> _Your objective_:
Each line of the data that includes the string "trap" is to be copied out.

Records from a collection:
____________________
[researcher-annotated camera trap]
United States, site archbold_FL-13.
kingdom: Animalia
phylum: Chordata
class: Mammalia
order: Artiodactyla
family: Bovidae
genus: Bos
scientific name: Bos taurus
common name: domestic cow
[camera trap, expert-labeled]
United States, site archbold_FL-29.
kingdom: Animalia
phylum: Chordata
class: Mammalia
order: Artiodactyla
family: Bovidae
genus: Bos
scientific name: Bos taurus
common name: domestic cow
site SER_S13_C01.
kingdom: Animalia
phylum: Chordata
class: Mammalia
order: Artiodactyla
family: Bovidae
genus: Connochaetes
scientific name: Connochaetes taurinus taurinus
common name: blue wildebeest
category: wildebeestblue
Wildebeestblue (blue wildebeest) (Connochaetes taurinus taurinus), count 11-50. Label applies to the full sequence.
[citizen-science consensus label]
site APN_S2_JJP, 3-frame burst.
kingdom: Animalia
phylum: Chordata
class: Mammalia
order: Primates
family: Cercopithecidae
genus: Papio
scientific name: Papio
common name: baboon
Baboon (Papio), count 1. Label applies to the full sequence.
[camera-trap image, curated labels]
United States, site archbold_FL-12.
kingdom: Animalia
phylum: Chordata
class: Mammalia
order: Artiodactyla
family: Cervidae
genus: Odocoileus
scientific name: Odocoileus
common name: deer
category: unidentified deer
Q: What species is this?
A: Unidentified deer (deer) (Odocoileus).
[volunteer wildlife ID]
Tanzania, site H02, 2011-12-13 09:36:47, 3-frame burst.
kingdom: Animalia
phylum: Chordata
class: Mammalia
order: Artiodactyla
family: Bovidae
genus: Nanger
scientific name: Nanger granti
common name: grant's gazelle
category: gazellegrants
____________________
> _Result of this exercise_:
[researcher-annotated camera trap]
[camera trap, expert-labeled]
[camera-trap image, curated labels]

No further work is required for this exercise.